Only 23% of the USA population has any mental problems or disorders… they just over represent themselves tremendously on social media and most everyone who claims to have these issues is ‘self diagnosed’ which is about as reliable a diagnosis as them claiming they are excellent drivers or how they could have been pro sports players. Oh and everyone loves to diagnose all their exes/friends too as having mental problems because they were mean to them or did stupid shit.
Truth is most people are incredibly delusional about themselves. I live in a city full of people making six figures who love to tell you how they are financially struggling and life is cruel and unfair, when objectively they are living amazing lives. They are just insanely bitter aren’t famous, fabulously wealthy, or social media influencers.
But if you confront them with this reality… they will HATE you.
Jesus, everyone wants on the ADHD/autistic train, needs to be “special”. Every post on c/autism is about perfectly normal behaviors and quirks that affect most of us.
I think a lot of it is young people struggling with growing up, as we all do. They think everyone else is doing just fine and they’re the weird one. Motherfuckers need to watch The Breakfast Club, get a clue. We all struggled in much the same ways.
Hell, my first year of college saw me so mixed up I felt like I was going through puberty again, but I recognized that it was merely another phase in life. Happened again in my late 20s. LOL, thought I was cursed to flip out every 10 years.
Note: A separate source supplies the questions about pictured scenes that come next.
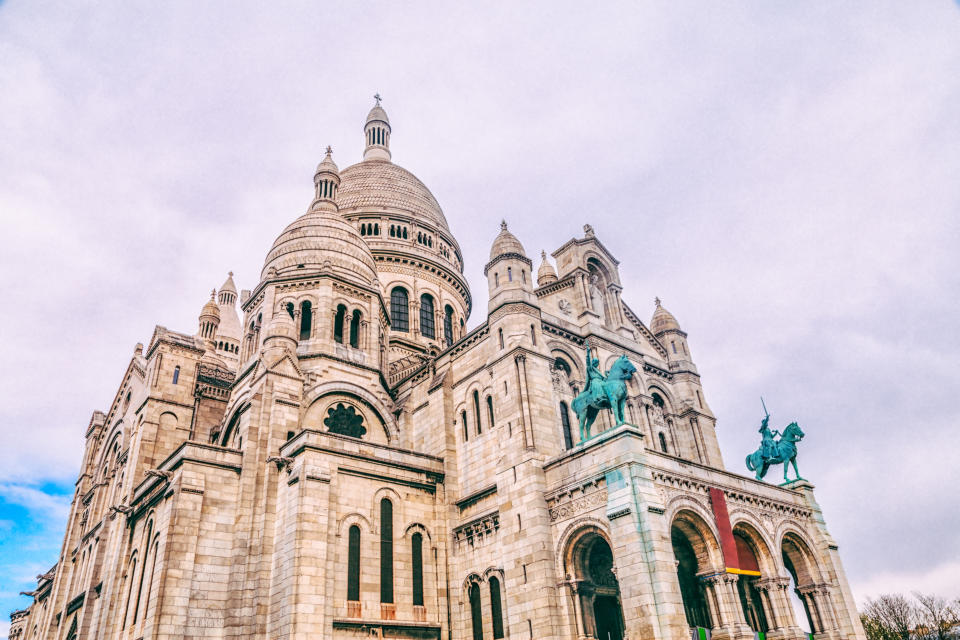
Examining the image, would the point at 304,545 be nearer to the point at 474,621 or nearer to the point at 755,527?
the point at 474,621

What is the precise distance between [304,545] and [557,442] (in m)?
10.7

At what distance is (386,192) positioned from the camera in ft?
179

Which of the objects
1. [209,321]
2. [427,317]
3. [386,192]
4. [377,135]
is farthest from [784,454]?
[377,135]

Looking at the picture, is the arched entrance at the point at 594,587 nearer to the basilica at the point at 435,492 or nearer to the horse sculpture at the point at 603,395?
the basilica at the point at 435,492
Never happened again thank fucking god.
tbf, improper diets and insufficient medical care, general social isolation made worse by an intentional housing “crisis” that is destroying communities, (and stress itself, exacerbated by those things and job insecurity) can all trigger latent risk anyone might have for X mental Illness…the US is a very sick place, in more ways than one.
us apes are social creatures, we need proper social interaction in order to not go fucking crazy…and right now we have tech/media companies (and governments) all fighting for control over what digital bubbles they want to keep their populations isolated in…and so far they’re winning
Do you think that percentage is correct given the lack of medical access most Americans experience and the phobia they have of what will be denied to them if diagnosed?
Or just millennials and some of gen Z. We all grew up being told constantly that we were special and gifted, could do anything we wanted if we put our mind to it.
Accepting that we’re actually just another nameless joe-dipshit in an ocean of millions of people that could easily replace us without causing even so much as a hiccup to society… was a hard pill for a lot of us to swallow.
Nowadays I thought “gifted kid” was just a sarcastic way to describe most of us: average at best.